Degree of maturity of inert anode technology by aluminium producers.
Degree of maturity of inert anode technology by aluminium producers. Image: Accenture analysis

Inert anodes are expected to become commercially available in China around 2035, achieving commercial competitiveness with carbon anodes after 2050. Currently, inert anodes cost over 250% more than carbon anodes but introducing a carbon price could change the business case. While historically, there has been little to no regulatory support for inert anodes, in February 2022, the National Development and Reform Commission released an inert anode incentive policy to encourage aluminium producers to act.

Inert anode technology is perhaps the single greatest opportunity for the industry to realize a step-change in direct emissions. Replacing carbon anodes with inert anodes during primary aluminium smelting globally targets around 10-15% of the sector’s emissions. Without this, aluminium will likely never be a net-zero material.

The technology remains at the pilot stage however: China lags behind its international peers and intellectual property sensitivities make it difficult to learn from them; there is also a lack of collaboration in the Chinese market to develop inert anode technology.

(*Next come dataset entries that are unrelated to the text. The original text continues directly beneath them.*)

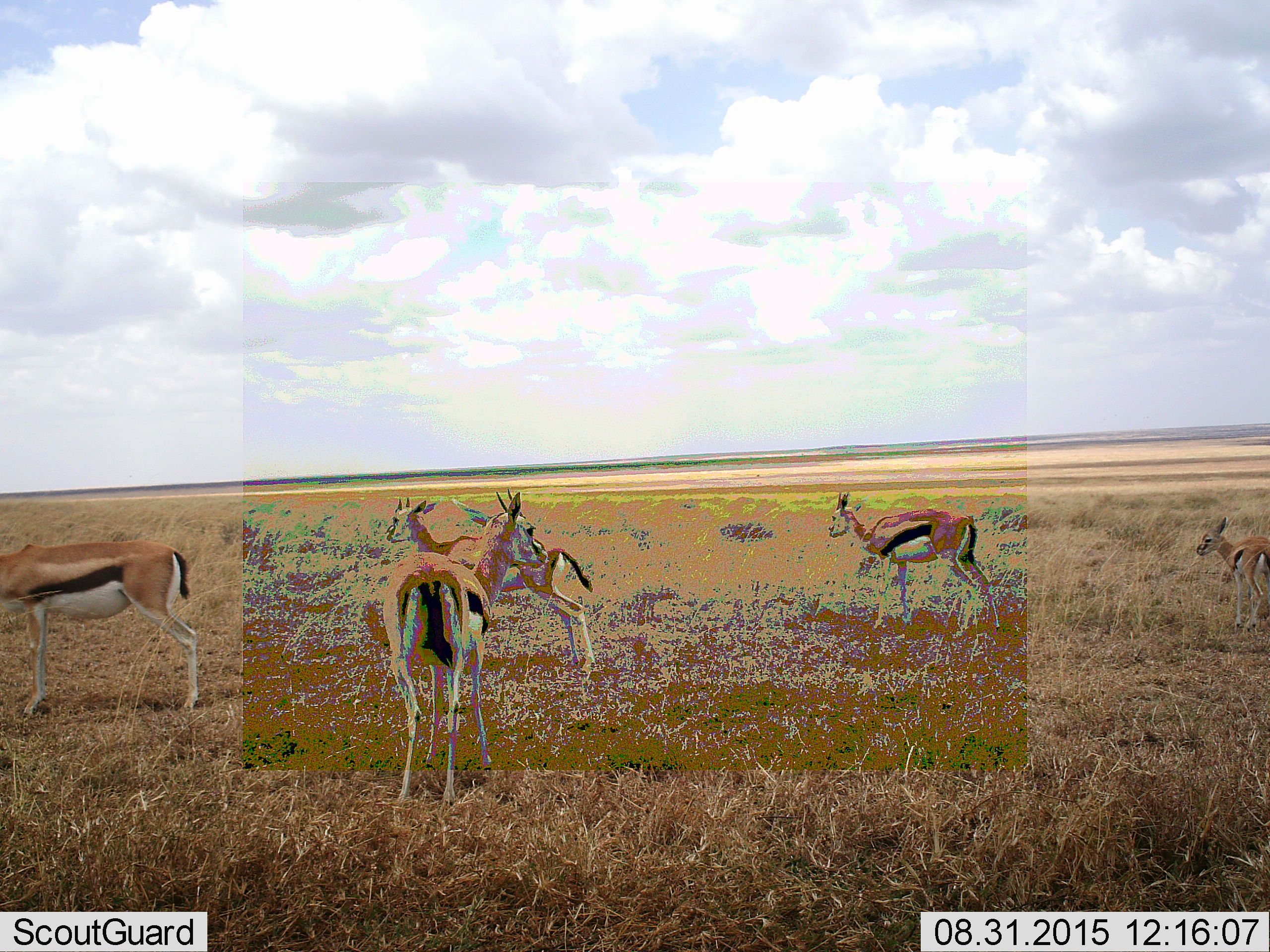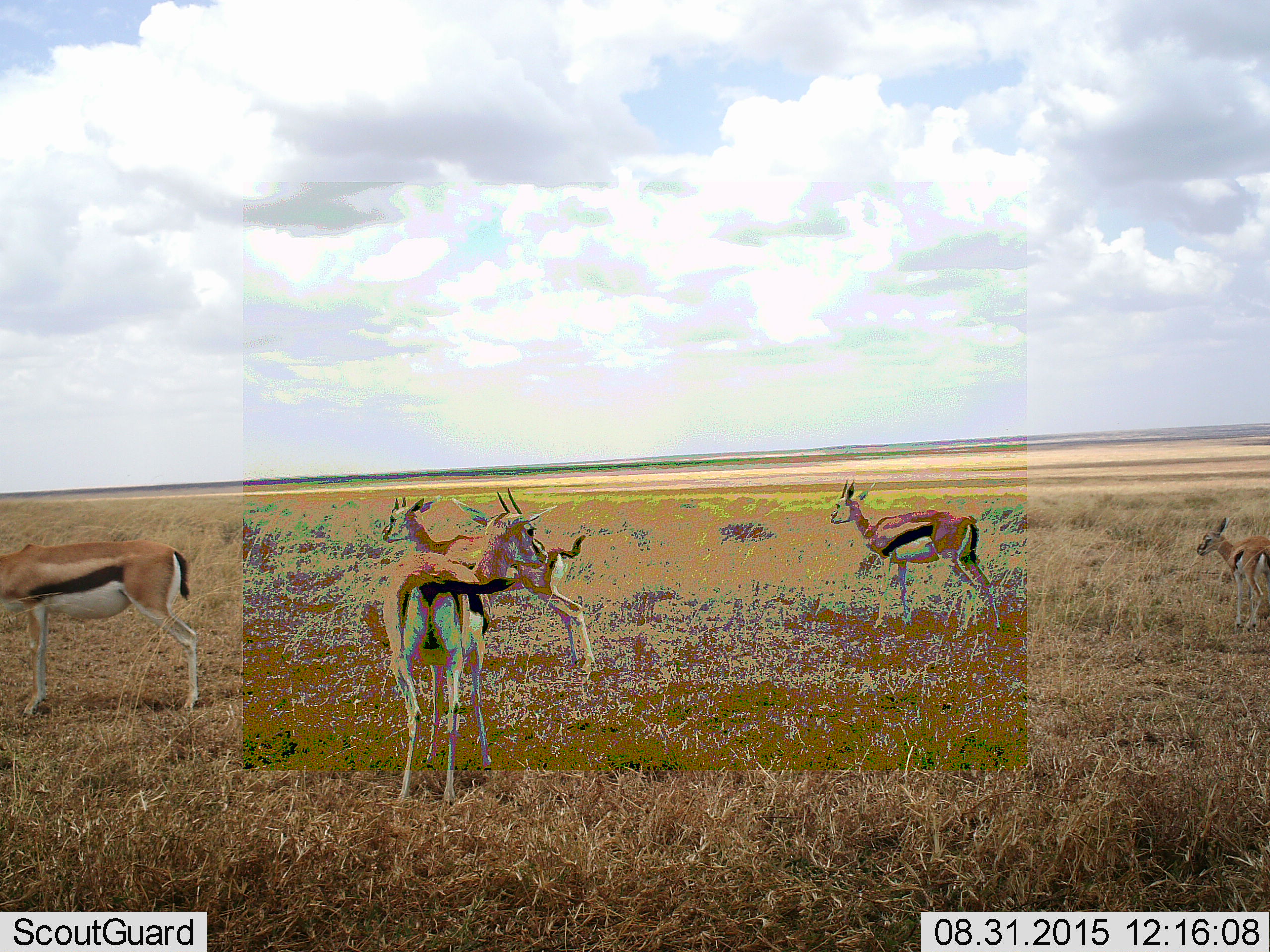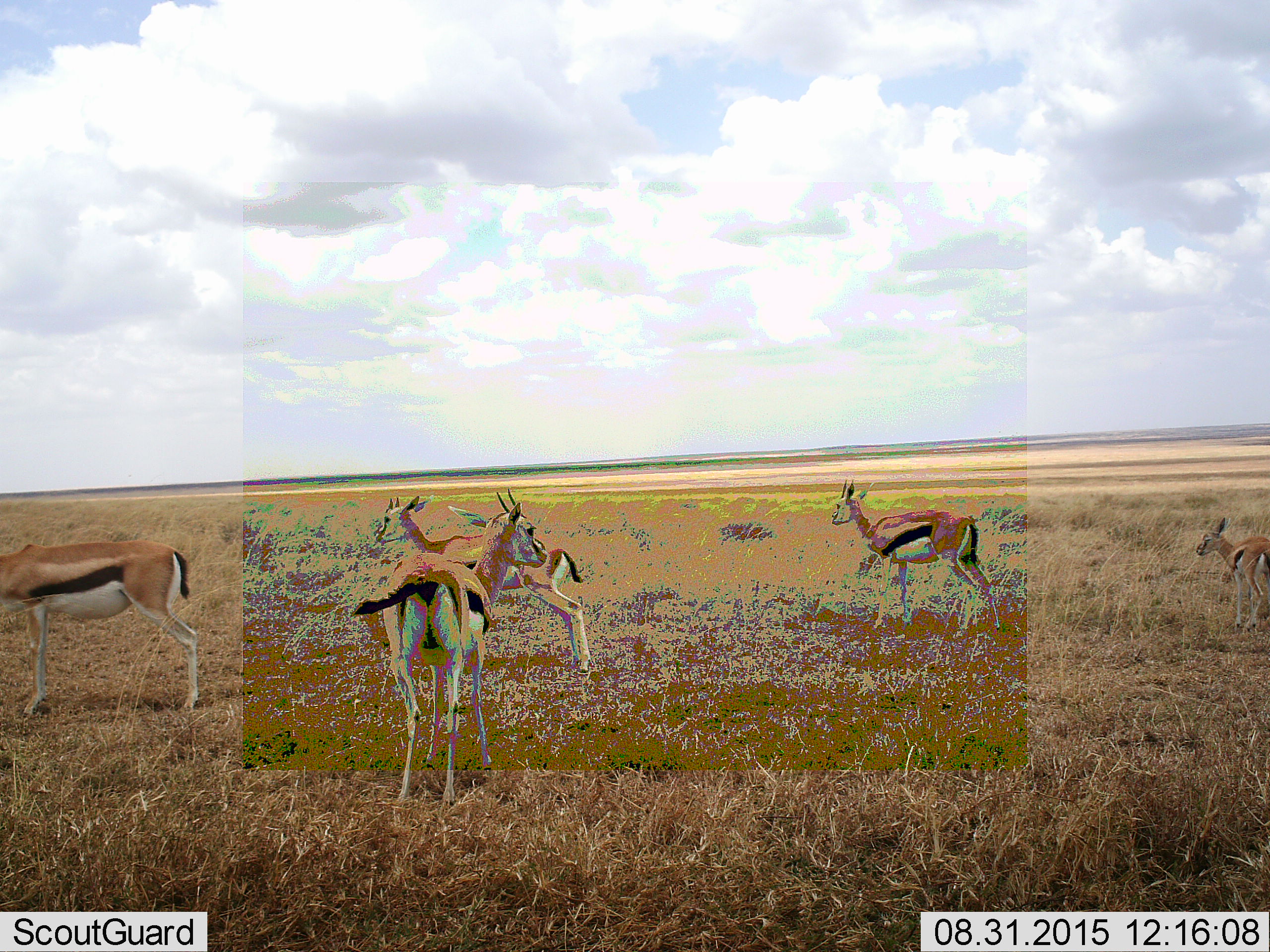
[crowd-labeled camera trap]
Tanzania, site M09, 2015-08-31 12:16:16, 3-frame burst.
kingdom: Animalia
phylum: Chordata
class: Mammalia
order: Artiodactyla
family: Bovidae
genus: Eudorcas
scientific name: Eudorcas thomsonii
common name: thomson's gazelle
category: gazellethomsons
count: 5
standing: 100%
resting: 0%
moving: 20%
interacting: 10%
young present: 100%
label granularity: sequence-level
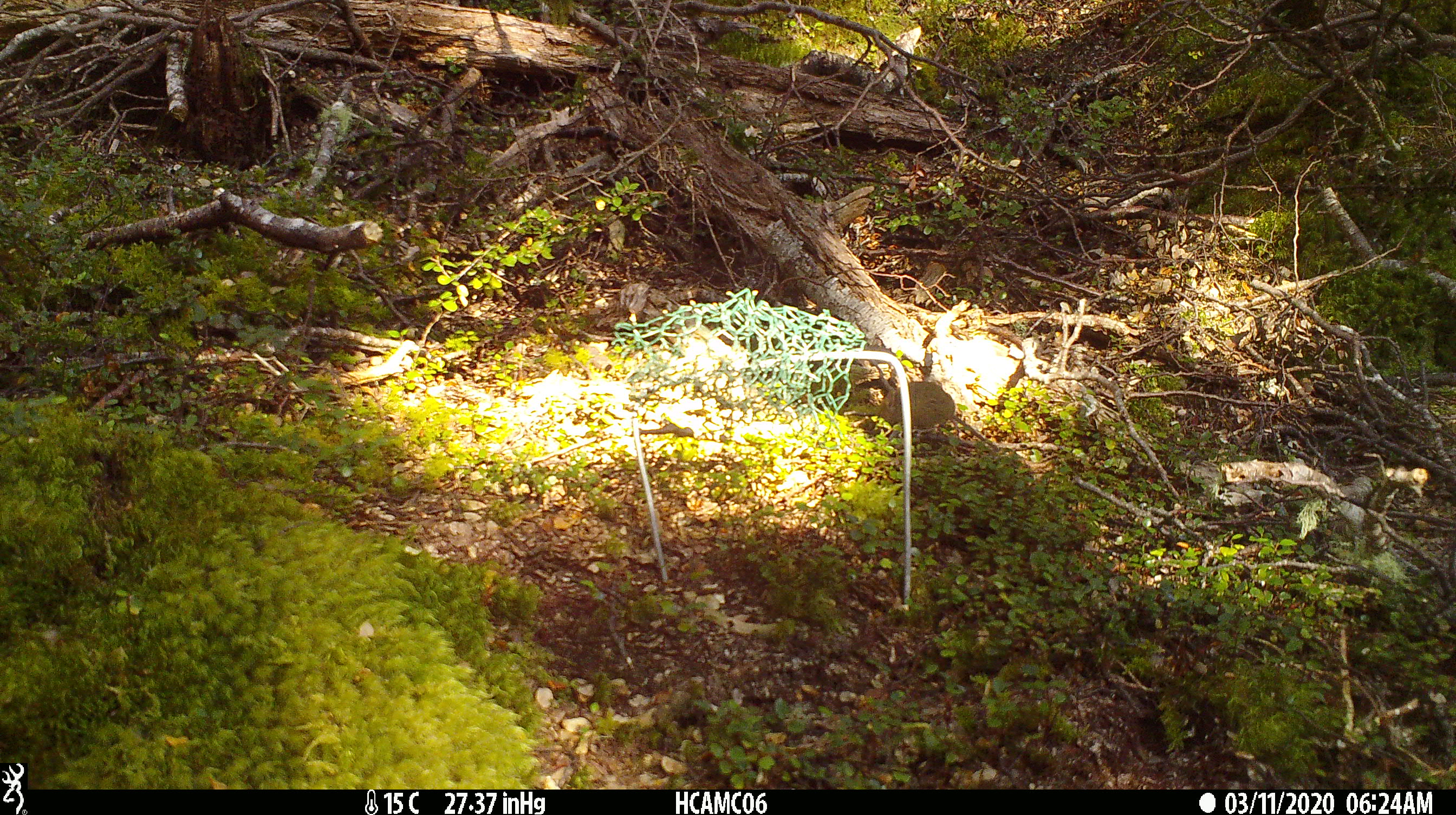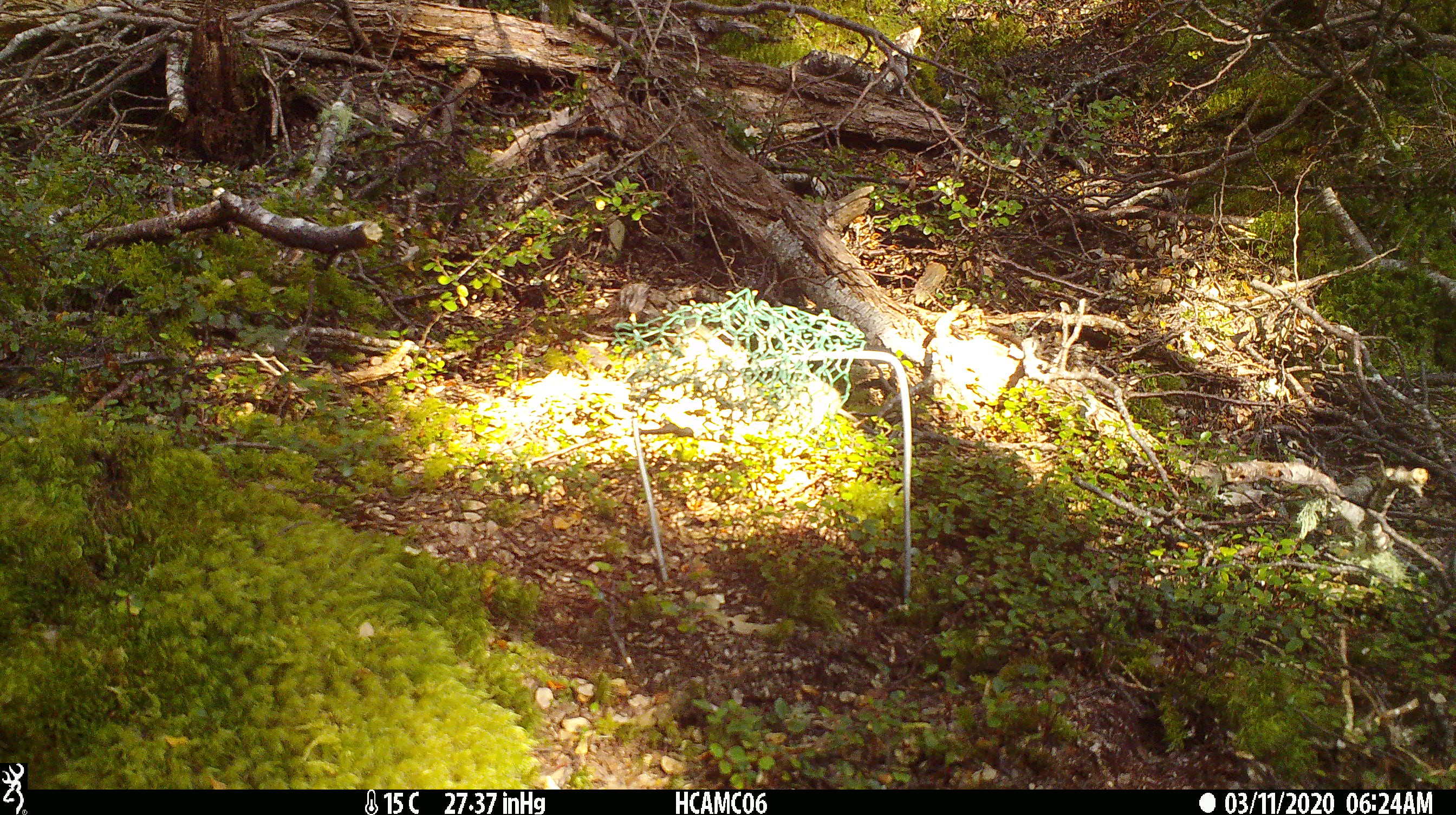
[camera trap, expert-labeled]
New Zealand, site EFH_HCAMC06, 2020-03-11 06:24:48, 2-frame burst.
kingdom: Animalia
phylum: Chordata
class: Mammalia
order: Rodentia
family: Muridae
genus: Mus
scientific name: Mus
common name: mouse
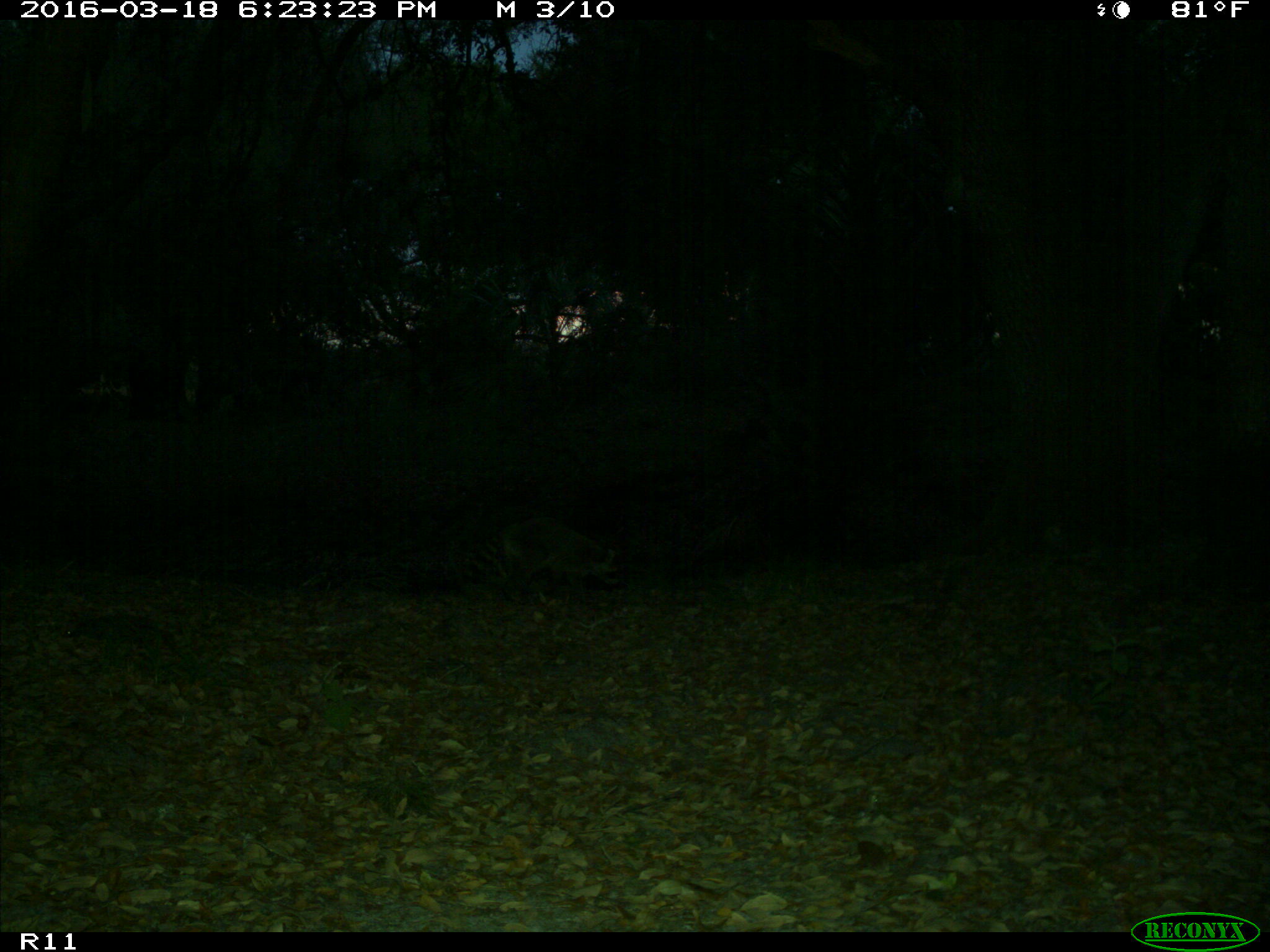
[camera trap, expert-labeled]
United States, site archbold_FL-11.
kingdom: Animalia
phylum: Chordata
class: Mammalia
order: Carnivora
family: Procyonidae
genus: Procyon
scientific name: Procyon lotor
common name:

Mechanical vapour recompression

Mechanical vapour recompression (MVR) technology can reduce thermal energy demand by as much as 70% during alumina refining by reusing large amounts of steam. While MVR won’t get a facility to zero emissions, it can benefit sites that are difficult or impossible to transition away from fossil fuels right now. Greenfield MVR is expected to become cost-competitive with traditional 6-effect evaporation technology as early as 2026.

Chalco is trialling MVR technology, which has rarely been applied outside of China, although Alcoa began a feasibility study on using MVR in alumina refining in 2021.

Long-term decarbonization solutions

Carbon capture, utilization and storage

Global leading aluminium producers developing CCUS.
Global leading aluminium producers developing CCUS. Image: Accenture analysis

Carbon capture, utilization and storage (CCUS) technology can permanently store carbon or use it as an input into other processes. And it’s set to be a major player in decarbonization efforts over the next 30 years as a proven technology with commercial-scale application worldwide. However, it remains relatively untested in the aluminium sector.

CCUS can capture emissions from thermal energy generation during alumina refining and process emissions but its business case is dependent on the concentration of CO2 in the off-gas, which is low in aluminium smelting leading to high costs.

CCUS adoption is growing quickly in China, anticipated to account for around 22% of global capacity in general yet few still identify it for use in aluminium production and R&D efforts in the country are yet to gain ground.

Green hydrogen

Green hydrogen is one of the only options available to eliminate carbon emissions due to high-temperature power production needed during the calcination step of alumina refining.

Exorbitant costs remain a barrier to scaling up this technology, being seven times as expensive as natural gas. Green hydrogen should become more competitive in the coming years as the cost of electrolyzers and renewable electricity decreases.

The development of green hydrogen technology is in its early stages in China and is mainly driven by leading renewable energy companies.

Wettable cathode

Wettable cathodes reduce the anode-cathode distance during electrolysis in aluminium smelting, presenting an opportunity to reduce energy consumption by as much as 25%. Despite this and its cost-saving potential, this technology will not allow a site to reach net zero.

Wettable cathodes have reached industrial-scale for a few aluminium companies, including RUSAL. However, in China, there has not been significant development since 2012.


China’s aluminium producers’ critical role in attaining China’s net-zero targets is undeniable. But each producer’s decarbonization pathway will vary by geography, availability of renewables, value chain and more.

Meanwhile, industry-specific policy and government financial support are needed to incentivize further technological development and deployment. Yet, the time for Chinese producers to act is now, as investment is needed so that these technologies can at least reach commercial viability in the next ten years.